International students increase campus culture: Brazil

Becoming an international student is a difficult decision for students. For Marjore Bragion, a junior from Brazil, the decision to become an international student at Seton Hall seemed easy enough: she sat down, thought about what she wanted to do with her life and went online.

Bragion was an au pair in the United States for a year before starting college. “I decided to extend to my visa and go to college here in America,” she said. “I always wanted to go to college here and that’s how I found Seton Hall University.”

Discovering the program allowed her to broaden her horizons. She was able to travel to 25 states including Hawaii, California, Alaska and Florida. The fact that English is spoken in America and the “different cultures of the people that (she) met” is what she said excited her most about being an international student.

According to Bragion, life as an international student in America is easy compared to what it is like being a student in Brazil: from mannerisms to shopping and even traveling.

Getting acclimated to America’s culture was quite difficult for Bragion.

“The first year it was horrible but after that first year I did get used to it, but of course the first year is the hardest” Bragion said.
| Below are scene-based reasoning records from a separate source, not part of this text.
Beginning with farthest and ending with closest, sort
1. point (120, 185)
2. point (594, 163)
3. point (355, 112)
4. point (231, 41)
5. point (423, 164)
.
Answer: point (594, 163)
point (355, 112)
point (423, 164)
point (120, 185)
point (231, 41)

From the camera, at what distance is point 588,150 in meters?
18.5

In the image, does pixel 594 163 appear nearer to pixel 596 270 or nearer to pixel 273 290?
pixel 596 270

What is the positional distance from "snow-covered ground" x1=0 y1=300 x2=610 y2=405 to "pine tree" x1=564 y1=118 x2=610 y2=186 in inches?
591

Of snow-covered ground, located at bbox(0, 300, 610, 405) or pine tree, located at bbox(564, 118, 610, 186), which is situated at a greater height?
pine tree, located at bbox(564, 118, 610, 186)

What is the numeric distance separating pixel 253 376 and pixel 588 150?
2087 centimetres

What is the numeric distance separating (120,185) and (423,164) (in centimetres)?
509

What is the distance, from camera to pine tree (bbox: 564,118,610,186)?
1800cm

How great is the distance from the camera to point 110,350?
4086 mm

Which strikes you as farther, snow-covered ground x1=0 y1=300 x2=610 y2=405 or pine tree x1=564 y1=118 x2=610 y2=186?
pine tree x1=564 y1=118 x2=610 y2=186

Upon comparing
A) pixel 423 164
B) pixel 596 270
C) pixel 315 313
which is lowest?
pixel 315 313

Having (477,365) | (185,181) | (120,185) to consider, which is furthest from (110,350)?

Despite the initial difficulties, some aspects of American daily life always appealed to her.

“I like how people just come up to you on the street and say ‘good morning’, ‘how are you’ and ‘I like your shoes,” she said.

Bragion believes that not only the lifestyle in America is easier than in Brazil, but the way that college is controlled in America is simpler. She said that, in Brazil, students have to follow the schedules given to them and that in America there is more flexibility to choose your class schedule and study what you like.

“I love how small the school is and the friends that I have here,” she said. “In American lifestyle it’s like you work for a day and buy whatever you want, but in Brazil you have to work for about a month and then you can get what you want.”

Bragion plans to graduate from Seton Hall in 2012.